» Material supplied
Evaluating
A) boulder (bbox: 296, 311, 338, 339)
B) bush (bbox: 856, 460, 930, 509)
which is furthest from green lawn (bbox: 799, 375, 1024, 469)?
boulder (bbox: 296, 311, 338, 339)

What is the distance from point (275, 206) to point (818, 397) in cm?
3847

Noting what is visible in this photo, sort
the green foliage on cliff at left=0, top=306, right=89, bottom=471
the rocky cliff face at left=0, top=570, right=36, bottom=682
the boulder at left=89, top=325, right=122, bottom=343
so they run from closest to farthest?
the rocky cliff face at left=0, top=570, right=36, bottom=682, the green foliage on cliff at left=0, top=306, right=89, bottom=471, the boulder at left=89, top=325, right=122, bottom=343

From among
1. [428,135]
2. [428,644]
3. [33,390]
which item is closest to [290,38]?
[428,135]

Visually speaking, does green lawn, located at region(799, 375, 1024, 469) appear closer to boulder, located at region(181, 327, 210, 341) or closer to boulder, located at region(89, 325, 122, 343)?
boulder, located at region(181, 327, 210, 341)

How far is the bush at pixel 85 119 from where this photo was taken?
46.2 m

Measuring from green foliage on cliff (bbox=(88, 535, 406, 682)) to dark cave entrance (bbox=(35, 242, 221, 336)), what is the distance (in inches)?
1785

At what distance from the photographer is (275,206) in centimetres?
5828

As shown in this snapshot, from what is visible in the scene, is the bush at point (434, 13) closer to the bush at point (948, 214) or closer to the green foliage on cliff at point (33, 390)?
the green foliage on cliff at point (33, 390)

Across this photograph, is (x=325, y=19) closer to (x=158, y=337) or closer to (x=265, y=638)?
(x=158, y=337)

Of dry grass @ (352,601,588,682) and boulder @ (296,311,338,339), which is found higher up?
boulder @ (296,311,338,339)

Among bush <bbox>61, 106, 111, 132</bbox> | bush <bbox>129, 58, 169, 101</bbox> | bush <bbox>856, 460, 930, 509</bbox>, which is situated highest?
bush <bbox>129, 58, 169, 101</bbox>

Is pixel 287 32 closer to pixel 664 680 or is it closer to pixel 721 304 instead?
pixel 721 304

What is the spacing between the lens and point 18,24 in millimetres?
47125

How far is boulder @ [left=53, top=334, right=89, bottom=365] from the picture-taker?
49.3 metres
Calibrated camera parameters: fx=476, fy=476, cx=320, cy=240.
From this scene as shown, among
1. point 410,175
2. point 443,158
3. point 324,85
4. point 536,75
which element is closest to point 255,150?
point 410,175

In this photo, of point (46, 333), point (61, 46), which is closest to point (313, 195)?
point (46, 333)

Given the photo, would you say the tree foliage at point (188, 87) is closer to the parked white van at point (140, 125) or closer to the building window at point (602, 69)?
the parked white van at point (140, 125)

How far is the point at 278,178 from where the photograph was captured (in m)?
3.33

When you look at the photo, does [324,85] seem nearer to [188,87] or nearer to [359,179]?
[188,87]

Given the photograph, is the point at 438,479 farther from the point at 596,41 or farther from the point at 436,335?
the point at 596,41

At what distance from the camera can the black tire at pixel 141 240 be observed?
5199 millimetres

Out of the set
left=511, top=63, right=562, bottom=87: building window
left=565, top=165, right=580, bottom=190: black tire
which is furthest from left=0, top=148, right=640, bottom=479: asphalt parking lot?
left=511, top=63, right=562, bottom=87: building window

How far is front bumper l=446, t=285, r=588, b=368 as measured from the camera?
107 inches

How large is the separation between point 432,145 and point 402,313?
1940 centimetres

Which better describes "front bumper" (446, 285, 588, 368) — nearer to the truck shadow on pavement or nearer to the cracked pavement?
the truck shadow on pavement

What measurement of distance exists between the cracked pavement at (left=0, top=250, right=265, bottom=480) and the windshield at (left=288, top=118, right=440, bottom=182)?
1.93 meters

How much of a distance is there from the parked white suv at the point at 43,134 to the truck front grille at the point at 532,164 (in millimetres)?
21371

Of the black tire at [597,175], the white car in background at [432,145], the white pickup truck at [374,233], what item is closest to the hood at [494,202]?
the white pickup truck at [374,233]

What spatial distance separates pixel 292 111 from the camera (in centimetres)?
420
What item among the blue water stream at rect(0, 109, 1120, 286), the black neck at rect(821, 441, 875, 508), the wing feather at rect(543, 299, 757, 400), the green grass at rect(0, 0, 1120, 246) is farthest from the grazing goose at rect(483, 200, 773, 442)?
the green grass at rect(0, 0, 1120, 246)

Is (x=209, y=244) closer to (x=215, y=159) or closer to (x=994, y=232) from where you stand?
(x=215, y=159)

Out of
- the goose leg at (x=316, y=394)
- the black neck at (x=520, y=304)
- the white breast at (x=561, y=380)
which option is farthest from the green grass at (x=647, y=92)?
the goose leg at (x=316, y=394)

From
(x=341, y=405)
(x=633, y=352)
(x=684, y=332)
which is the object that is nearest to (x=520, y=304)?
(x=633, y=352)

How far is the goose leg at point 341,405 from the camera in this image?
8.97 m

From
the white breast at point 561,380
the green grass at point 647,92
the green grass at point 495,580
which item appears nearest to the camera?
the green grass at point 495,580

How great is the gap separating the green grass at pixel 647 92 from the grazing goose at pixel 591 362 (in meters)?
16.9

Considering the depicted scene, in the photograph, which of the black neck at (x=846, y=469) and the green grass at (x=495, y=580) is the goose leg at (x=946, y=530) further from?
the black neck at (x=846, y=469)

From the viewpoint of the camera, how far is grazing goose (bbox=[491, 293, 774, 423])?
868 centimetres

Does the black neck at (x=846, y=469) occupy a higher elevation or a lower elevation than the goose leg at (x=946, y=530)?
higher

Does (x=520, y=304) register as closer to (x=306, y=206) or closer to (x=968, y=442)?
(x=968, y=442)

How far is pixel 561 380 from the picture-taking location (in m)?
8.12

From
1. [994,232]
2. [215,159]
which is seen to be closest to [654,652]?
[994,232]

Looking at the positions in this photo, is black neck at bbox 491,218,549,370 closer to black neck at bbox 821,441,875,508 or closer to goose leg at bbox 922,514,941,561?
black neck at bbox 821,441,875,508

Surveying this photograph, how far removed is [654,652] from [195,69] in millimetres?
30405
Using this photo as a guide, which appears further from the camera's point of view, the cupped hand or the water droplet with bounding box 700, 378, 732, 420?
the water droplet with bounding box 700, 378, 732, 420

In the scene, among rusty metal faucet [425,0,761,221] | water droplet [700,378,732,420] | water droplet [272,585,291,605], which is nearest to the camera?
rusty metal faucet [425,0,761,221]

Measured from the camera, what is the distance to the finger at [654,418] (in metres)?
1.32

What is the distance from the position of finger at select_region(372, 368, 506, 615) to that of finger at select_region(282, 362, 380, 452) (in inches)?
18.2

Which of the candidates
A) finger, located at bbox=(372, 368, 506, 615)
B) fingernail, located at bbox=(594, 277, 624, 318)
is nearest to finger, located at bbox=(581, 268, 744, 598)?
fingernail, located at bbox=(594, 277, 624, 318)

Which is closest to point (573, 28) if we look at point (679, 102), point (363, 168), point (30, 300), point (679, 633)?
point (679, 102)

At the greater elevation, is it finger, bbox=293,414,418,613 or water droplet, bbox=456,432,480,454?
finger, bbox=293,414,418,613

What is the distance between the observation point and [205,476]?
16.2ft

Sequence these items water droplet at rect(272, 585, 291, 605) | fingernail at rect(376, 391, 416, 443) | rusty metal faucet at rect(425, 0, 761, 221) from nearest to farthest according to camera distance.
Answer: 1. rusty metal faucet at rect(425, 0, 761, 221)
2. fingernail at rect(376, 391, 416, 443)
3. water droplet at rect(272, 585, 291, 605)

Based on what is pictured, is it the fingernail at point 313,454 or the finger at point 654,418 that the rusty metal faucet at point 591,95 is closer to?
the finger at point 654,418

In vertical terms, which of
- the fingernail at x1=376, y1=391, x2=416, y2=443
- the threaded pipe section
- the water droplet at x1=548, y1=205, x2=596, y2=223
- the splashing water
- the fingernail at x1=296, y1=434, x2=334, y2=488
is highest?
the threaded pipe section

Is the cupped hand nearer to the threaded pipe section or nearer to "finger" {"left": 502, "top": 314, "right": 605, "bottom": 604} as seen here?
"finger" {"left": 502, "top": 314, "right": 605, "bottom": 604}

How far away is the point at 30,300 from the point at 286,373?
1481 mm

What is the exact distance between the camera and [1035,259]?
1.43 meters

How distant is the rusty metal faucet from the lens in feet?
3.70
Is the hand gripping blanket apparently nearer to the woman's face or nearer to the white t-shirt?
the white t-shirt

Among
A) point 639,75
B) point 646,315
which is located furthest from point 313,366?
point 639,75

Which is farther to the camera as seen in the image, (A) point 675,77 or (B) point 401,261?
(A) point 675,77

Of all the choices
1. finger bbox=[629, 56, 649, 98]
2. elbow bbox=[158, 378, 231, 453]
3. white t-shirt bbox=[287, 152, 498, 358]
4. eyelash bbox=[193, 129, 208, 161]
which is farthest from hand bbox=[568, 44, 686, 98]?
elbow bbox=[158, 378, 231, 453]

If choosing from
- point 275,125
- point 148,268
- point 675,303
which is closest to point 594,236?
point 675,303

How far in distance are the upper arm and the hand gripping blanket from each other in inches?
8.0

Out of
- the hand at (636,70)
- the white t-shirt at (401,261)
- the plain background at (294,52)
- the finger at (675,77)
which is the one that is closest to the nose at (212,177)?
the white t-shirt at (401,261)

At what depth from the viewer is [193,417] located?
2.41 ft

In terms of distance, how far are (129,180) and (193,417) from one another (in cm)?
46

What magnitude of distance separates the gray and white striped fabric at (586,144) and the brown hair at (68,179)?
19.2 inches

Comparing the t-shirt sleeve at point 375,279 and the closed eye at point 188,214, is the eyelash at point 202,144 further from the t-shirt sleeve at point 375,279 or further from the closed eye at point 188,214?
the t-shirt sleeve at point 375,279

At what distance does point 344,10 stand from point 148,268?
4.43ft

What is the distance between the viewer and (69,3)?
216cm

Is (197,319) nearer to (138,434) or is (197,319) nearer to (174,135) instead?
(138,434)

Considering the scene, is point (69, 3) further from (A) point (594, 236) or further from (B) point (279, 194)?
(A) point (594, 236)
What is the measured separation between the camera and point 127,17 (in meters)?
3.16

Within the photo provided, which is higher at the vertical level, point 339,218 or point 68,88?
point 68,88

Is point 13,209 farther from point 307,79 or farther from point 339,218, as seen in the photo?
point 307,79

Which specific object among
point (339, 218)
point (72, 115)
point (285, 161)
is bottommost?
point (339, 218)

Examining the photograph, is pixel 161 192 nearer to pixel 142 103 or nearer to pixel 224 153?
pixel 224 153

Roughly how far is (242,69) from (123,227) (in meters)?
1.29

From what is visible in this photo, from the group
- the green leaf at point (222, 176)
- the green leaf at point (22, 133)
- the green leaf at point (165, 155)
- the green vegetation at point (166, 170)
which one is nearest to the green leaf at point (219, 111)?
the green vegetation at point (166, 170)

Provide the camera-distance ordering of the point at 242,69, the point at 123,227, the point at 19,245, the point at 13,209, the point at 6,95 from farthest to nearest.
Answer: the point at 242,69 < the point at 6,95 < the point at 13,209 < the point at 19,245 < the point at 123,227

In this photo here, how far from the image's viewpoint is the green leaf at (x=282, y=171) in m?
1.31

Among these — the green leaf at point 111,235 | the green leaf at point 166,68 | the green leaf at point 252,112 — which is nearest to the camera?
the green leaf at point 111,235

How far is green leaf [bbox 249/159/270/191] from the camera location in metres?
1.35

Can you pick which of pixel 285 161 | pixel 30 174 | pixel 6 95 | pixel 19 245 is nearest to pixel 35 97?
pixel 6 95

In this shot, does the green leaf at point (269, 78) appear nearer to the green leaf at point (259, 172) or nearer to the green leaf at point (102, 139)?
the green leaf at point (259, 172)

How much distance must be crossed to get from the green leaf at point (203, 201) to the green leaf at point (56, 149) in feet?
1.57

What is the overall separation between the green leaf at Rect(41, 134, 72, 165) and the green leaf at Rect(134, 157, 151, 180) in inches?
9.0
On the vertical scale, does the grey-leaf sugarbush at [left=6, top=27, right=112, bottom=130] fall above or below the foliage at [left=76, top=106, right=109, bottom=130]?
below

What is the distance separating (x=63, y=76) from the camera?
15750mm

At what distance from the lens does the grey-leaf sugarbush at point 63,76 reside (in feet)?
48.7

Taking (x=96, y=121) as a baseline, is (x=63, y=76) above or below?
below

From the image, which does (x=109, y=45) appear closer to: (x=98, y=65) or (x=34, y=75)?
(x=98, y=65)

» Problem description
Reproduce the material from its first line through the line containing "49.3 metres", swapping "snapshot" for "image" and leaving all else unchanged.

» Correct output
Evaluating
A) boulder (bbox: 296, 311, 338, 339)
B) bush (bbox: 856, 460, 930, 509)
which is furthest from green lawn (bbox: 799, 375, 1024, 469)?
boulder (bbox: 296, 311, 338, 339)

What is the distance from point (275, 206) to point (818, 397) in cm?
3847

Noting what is visible in this photo, sort
the green foliage on cliff at left=0, top=306, right=89, bottom=471
the rocky cliff face at left=0, top=570, right=36, bottom=682
the boulder at left=89, top=325, right=122, bottom=343
so they run from closest to farthest?
the rocky cliff face at left=0, top=570, right=36, bottom=682, the green foliage on cliff at left=0, top=306, right=89, bottom=471, the boulder at left=89, top=325, right=122, bottom=343

From among
1. [428,135]
2. [428,644]
3. [33,390]
which item is closest to [290,38]?
[428,135]

Visually speaking, does green lawn, located at region(799, 375, 1024, 469) appear closer to boulder, located at region(181, 327, 210, 341) or closer to boulder, located at region(89, 325, 122, 343)?
boulder, located at region(181, 327, 210, 341)

How far is the bush at pixel 85 119 from where this photo was taken?
46.2 m

Measuring from green foliage on cliff (bbox=(88, 535, 406, 682)) to dark cave entrance (bbox=(35, 242, 221, 336)), what is the distance (in inches)?
1785

At what distance from the photographer is (275,206) in centimetres?
5828

As shown in this image, from what is visible in the scene, is the bush at point (434, 13) closer to the bush at point (948, 214) or closer to the green foliage on cliff at point (33, 390)?
the green foliage on cliff at point (33, 390)

Across this photograph, is (x=325, y=19) closer to (x=158, y=337) or closer to (x=265, y=638)?
(x=158, y=337)

Of dry grass @ (352,601,588,682) and boulder @ (296,311,338,339), which is found higher up?
boulder @ (296,311,338,339)

Among bush <bbox>61, 106, 111, 132</bbox> | bush <bbox>129, 58, 169, 101</bbox> | bush <bbox>856, 460, 930, 509</bbox>, which is situated highest?
bush <bbox>129, 58, 169, 101</bbox>

Is pixel 287 32 closer to pixel 664 680 or is it closer to pixel 721 304 instead?
pixel 721 304

What is the spacing between the lens and point 18,24 in millimetres?
47125

How far is boulder @ [left=53, top=334, right=89, bottom=365] from the picture-taker?
49.3 metres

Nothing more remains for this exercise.